Zotac ZBOX Nano AD10 Plus U Mini SFF PC Review
Zotac is one of a select few companies that have fully embraced the ultra-small form factor and home theater PC markets. Although they’re also known for producing custom, high-end graphics cards, and an array of motherboards, which include a smorgasbord or mini-ITX options, Zotac’s Zbox and Mag lines of mini PCs are quite diverse. A quick jaunt to their website reveals over 30 ultra small form factor designs that leverage technology from Intel, AMD, NVIDIA, and even VIA.
What’s also interesting about Zotac’s mini-PCs are their extensive feature sets. Zotac seemingly crams as many features into a small space as physically possible. If you need proof, look no further than the Zotac Zbox Nano AD10 Plus we’ll be showing you all here. The Zbox Nano AD10 Plus is built around AMD’s dual-core E-350 APU with integrated, DX11-class Radeon HD 6310 graphics and features built-in Wi-Fi, Bluetooth, an IR receiver, and USB 3.0. The tiny system also offers eSATA, a flash card reader, DisplayPort, and HDMI connectivity, along with gigabit LAN. And it does it all in a 5 x 5 inch square, that’s less than two inches tall. Check this thing out...
Zotac Zbox Nano AD10 Plus
Zotac includes a nice array of accessories with the Zbox Nano AD10 Plus. Along with the machine itself, users will find a user’s manual and quick installation guide, a drive / utility disc, a Wi-Fi antenna, an additional IR receiver, a standard VESA monitor mount, a small power brick, and a Media Center Remote, with batteries.

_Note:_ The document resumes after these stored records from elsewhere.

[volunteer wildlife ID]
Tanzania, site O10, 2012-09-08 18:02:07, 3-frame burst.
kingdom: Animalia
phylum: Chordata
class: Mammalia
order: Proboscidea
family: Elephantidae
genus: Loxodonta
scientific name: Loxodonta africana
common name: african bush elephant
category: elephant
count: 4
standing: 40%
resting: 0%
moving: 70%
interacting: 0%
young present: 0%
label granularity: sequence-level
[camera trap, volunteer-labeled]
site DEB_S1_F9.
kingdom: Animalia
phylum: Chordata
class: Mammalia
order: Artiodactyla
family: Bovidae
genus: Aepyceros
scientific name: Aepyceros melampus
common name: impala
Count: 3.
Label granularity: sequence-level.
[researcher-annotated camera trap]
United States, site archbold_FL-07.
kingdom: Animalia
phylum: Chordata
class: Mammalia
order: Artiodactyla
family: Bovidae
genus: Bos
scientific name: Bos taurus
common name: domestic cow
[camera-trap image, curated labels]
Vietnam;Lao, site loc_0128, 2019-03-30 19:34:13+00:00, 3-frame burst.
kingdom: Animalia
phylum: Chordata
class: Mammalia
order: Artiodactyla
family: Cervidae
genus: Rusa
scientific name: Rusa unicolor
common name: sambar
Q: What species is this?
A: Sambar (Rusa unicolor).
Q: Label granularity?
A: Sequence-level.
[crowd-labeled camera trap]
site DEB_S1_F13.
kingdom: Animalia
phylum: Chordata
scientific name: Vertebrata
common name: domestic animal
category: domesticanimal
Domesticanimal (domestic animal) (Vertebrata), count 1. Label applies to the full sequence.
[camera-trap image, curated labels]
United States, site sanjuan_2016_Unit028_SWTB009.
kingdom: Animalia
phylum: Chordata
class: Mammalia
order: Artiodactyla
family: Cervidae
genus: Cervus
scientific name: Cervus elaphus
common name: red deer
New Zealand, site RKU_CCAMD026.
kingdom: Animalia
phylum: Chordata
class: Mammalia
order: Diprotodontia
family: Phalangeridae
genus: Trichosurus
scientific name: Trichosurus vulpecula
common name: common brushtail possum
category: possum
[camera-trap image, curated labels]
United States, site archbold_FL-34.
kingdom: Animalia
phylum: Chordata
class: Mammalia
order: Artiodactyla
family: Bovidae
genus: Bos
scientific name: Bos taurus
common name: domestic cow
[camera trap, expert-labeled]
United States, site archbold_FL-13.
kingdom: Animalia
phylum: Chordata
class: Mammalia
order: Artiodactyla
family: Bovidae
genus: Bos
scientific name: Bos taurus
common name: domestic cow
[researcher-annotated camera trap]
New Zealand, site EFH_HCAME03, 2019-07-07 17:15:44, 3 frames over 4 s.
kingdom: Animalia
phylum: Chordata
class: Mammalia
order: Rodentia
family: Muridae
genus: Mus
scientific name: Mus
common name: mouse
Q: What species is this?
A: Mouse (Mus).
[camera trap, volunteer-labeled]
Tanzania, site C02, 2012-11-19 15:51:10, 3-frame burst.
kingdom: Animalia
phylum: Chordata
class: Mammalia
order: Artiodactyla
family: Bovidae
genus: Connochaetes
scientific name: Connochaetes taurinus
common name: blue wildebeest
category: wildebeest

We should point out that the monitor mount allows users to affix the system right to the back of an LCD display so the machine would take up literally no desk space at all. And the additional IR receiver is not needed if the remote has a clear shot of the front of the Nano, where the integrated IR receiver is mounted. If, however, the Zbox Nano is hidden in a cabinet or behind a TV for example, the additional IR receiver can be mounted in an accessible location so the MCE remote can still be used. Including it was good thinking on Zotac’s part.